Invested $10,000 in Westpac shares 2 years ago? Guess how much you've already banked!

MotleyFool
07/06

Westpac Banking Corp (ASX: WBC) shares closed up 0.6% on Friday, trading for $33.67 apiece.

That saw the S&P/ASX 200 Index (ASX: XJO) bank stock once more outpace the returns delivered by the benchmark index, with the ASX 200 gaining 0.2% on Friday.

I say 'once more', because the big four bank stock has been outperforming the average returns of all the ASX 200 stocks for a number of years now.

With that in mind, can you guess how much a $10,000 investment in Westpac stock two years ago would be worth today?

Let's find out…

Banking on Westpac shares

Two years ago, on 7 July 2023, you could have picked up Westpac shares for $20.85 apiece.

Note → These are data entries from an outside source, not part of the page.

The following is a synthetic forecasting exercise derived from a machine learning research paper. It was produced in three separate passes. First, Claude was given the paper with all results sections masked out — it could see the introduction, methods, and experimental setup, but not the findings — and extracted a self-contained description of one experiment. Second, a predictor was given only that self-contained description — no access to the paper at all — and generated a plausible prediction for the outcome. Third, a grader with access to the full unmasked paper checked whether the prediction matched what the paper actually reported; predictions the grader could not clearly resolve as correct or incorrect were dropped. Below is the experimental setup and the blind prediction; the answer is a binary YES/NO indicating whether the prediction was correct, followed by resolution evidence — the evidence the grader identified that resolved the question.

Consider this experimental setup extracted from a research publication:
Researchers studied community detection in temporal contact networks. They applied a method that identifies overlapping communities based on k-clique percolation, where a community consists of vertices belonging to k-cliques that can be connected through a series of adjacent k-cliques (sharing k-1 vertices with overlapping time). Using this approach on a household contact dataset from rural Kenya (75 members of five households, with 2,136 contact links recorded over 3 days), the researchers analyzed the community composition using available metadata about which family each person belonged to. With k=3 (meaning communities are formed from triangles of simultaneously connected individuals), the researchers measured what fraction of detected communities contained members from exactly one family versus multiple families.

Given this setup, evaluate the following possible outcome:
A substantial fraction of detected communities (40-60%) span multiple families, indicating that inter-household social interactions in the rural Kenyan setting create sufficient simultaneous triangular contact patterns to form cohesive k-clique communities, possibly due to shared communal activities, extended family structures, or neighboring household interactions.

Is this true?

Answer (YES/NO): NO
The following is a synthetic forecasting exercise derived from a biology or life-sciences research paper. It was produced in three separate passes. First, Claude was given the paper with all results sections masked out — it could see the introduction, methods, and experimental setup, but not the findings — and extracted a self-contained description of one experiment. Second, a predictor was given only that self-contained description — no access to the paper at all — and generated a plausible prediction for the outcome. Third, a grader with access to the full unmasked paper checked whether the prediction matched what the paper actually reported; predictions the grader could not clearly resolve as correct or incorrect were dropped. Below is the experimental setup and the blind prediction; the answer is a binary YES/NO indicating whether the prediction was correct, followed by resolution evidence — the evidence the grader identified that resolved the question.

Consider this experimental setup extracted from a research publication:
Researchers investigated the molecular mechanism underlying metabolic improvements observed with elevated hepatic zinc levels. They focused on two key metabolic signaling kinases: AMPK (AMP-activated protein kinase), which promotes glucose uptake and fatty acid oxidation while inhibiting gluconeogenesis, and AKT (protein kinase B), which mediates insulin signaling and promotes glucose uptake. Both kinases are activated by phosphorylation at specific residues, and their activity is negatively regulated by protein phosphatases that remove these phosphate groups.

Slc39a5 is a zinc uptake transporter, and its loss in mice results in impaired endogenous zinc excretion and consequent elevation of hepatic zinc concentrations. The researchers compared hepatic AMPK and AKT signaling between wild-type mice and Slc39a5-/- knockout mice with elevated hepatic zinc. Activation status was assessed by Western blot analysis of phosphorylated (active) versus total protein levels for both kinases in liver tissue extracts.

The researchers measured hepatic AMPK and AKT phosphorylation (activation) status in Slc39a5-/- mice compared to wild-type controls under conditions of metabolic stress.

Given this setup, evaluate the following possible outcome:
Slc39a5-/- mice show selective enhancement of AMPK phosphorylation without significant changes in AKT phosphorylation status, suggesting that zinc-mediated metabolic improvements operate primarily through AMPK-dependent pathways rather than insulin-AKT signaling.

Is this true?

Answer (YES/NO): NO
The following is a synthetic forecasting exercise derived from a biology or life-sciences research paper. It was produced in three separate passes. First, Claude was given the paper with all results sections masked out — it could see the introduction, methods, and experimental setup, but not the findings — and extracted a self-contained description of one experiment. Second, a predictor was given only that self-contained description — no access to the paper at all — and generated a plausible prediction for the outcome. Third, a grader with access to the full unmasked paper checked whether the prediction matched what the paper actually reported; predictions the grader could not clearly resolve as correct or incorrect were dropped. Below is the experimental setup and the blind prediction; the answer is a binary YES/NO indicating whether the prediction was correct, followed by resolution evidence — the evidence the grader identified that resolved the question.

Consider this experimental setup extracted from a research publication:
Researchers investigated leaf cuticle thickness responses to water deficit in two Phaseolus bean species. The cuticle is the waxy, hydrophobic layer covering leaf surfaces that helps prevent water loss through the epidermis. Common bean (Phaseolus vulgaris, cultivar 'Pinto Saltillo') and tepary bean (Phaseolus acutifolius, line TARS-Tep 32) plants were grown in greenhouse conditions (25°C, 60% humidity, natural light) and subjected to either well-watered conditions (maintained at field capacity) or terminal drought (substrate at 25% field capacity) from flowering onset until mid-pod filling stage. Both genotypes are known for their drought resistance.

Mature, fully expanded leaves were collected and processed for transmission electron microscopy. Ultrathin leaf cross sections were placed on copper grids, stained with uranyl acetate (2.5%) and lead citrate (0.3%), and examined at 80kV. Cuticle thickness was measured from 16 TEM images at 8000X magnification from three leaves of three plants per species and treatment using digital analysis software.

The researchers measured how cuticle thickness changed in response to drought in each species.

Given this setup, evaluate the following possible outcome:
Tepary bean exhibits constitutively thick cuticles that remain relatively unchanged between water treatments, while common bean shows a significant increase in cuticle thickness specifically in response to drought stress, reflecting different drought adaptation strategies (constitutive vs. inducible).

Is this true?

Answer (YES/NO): NO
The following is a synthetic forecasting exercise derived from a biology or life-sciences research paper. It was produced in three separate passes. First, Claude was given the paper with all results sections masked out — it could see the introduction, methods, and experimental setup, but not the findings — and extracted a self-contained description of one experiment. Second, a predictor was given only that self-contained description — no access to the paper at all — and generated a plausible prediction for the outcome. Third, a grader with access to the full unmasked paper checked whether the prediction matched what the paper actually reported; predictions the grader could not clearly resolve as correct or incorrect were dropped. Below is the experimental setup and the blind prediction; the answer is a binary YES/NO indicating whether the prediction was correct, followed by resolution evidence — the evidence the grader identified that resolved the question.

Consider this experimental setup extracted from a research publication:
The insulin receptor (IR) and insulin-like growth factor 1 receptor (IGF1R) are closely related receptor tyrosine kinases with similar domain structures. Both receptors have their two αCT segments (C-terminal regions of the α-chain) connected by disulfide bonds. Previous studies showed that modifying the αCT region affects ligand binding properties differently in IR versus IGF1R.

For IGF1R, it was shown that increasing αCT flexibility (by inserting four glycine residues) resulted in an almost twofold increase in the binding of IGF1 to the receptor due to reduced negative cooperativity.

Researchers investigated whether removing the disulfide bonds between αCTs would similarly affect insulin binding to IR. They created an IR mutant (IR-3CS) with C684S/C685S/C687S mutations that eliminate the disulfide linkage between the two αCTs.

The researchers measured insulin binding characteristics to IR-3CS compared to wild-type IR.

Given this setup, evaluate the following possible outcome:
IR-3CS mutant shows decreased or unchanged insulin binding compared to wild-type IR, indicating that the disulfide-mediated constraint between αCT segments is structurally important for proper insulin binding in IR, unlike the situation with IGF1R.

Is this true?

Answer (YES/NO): YES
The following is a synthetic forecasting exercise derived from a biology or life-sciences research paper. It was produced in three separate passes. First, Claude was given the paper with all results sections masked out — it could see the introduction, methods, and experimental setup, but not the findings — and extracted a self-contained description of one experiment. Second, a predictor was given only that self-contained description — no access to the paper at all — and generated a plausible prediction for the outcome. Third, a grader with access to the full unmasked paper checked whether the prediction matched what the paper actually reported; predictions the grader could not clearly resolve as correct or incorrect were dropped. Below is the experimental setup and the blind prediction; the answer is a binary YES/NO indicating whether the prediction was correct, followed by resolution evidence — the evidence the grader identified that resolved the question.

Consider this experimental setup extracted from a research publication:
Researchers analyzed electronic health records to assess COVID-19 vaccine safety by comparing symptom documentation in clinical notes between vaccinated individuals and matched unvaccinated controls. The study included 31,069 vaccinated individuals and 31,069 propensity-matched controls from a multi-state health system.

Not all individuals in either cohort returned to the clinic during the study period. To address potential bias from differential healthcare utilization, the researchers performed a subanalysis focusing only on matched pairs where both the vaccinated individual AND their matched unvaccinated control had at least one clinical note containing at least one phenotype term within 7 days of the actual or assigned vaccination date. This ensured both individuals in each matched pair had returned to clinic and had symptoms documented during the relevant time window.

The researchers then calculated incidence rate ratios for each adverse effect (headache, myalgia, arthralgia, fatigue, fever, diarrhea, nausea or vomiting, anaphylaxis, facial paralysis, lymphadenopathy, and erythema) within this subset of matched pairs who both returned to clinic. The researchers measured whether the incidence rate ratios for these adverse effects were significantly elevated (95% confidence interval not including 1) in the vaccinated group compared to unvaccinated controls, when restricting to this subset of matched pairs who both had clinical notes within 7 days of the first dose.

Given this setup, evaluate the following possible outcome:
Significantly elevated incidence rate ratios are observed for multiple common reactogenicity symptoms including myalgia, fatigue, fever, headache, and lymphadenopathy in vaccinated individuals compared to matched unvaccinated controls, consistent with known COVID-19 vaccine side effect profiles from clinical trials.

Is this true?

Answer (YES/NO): NO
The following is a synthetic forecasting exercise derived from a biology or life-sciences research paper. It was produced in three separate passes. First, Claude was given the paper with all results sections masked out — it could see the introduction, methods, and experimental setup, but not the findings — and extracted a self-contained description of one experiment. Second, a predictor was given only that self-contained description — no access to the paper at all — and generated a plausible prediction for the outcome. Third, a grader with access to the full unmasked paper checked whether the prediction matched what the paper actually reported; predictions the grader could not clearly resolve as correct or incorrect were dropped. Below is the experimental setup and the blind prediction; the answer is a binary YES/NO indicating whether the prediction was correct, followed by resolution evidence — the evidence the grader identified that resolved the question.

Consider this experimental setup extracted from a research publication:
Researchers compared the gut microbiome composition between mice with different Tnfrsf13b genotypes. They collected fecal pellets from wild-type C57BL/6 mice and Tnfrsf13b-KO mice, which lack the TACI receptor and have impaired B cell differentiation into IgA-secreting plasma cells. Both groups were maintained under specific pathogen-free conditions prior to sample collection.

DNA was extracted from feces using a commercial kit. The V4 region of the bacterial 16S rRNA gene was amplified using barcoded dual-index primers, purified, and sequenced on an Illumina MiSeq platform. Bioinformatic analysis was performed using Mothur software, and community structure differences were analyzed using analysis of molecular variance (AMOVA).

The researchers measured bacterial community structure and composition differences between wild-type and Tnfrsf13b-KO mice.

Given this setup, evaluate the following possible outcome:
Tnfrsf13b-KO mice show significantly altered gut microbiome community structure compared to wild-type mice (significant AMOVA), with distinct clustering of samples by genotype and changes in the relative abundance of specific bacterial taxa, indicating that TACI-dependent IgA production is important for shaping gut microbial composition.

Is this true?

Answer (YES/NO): YES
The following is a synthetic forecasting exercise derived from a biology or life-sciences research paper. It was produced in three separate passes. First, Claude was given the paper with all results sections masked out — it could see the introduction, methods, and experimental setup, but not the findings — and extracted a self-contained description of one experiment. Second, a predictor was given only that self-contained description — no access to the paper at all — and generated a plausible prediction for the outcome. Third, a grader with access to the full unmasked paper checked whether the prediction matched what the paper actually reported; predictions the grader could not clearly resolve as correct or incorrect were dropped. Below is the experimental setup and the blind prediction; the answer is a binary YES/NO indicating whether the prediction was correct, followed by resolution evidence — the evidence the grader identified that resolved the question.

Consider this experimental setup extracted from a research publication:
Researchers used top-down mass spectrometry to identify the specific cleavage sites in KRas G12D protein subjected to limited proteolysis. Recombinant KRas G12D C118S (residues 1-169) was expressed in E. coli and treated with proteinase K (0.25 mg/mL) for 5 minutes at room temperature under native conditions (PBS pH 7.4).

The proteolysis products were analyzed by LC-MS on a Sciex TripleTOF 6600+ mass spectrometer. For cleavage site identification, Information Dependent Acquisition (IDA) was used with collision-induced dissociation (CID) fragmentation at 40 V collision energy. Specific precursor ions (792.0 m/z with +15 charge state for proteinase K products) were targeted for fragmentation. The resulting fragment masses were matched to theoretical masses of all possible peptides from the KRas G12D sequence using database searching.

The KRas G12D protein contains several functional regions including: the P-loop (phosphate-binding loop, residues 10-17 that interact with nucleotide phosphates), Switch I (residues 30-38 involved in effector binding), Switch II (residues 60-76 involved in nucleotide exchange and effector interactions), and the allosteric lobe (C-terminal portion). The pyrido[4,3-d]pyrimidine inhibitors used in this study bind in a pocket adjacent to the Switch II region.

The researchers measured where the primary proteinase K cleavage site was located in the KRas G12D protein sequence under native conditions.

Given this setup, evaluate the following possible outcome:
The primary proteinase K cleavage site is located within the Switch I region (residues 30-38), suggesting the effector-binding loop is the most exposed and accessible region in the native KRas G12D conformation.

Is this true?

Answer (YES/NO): NO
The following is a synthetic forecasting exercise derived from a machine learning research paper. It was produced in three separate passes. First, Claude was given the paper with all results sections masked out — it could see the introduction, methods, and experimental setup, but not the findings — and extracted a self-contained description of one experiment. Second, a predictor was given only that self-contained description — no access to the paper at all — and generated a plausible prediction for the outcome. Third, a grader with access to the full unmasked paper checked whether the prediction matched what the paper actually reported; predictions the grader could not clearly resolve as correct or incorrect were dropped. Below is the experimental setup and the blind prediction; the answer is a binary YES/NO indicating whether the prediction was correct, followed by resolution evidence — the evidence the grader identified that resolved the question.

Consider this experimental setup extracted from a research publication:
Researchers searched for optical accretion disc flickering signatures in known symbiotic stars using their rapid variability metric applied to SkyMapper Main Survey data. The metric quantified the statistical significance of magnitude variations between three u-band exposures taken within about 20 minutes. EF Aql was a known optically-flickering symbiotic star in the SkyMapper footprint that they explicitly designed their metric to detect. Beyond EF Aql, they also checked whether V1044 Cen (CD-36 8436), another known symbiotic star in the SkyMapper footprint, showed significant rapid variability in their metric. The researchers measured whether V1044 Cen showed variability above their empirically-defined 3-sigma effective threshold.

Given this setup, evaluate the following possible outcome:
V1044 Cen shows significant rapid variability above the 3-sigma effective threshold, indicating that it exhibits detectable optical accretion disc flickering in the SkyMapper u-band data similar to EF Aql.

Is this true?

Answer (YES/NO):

Meaning for $10,000 you could have picked up 479 shares in the ASX 200 bank, with enough change left over for a Hungry Jack's kids' meal.

At Friday's closing price, those same 479 shares were worth (a rounded) $16,128. Or a gain of 61.3%.

But we're not done yet.

There's a reason Westpac is a popular investment among passive income investors.

That's right. The stock is often sought out for its reliable, twice yearly fully franked dividend payments.

If you'd bought Westpac shares on 7 July 2023, and held onto them through today, you would have been eligible to receive the past four Westpac dividend payouts.

All told, those four dividends add up to $3.14 a share.

Now, if we add that back into Friday's closing price of $33.67 a share, then the accumulated value of the shares you bought two years ago for $20.85 each is now $36.81 apiece.

Meaning the 479 shares you picked up for $10,000 is today worth a (rounded) $17,632.

Or a gain of 76.3% in just 24 months!

What's the latest from the ASX 200 bank stock?

The last price sensitive news for Westpac shares came on 5 May, when the bank released its half year results.

Core financial metrics included a 3% year on year fall in net interest income to $9.35 billion. That was partly offset by a 5% increase in Westpac's non-interest income to $1.44 billion.

On the bottom line, net profit of $3.32 billion was down 9%, though excluding notable items net profit decreased a lesser 4% year on year.

Commenting on the half year performance on the day, Westpac CEO Anthony Miller said:

Our strategic tilt to business and institutional banking is delivering results without compromising lending standards. Since 1H24, Australian business lending increased 14%, with strong growth across target sectors of health, professional services and agriculture. Institutional lending increased 15%.

Though Westpac shares closed down 3.0% on the day the bank reported its results, shares have rebounded 5.6% since then.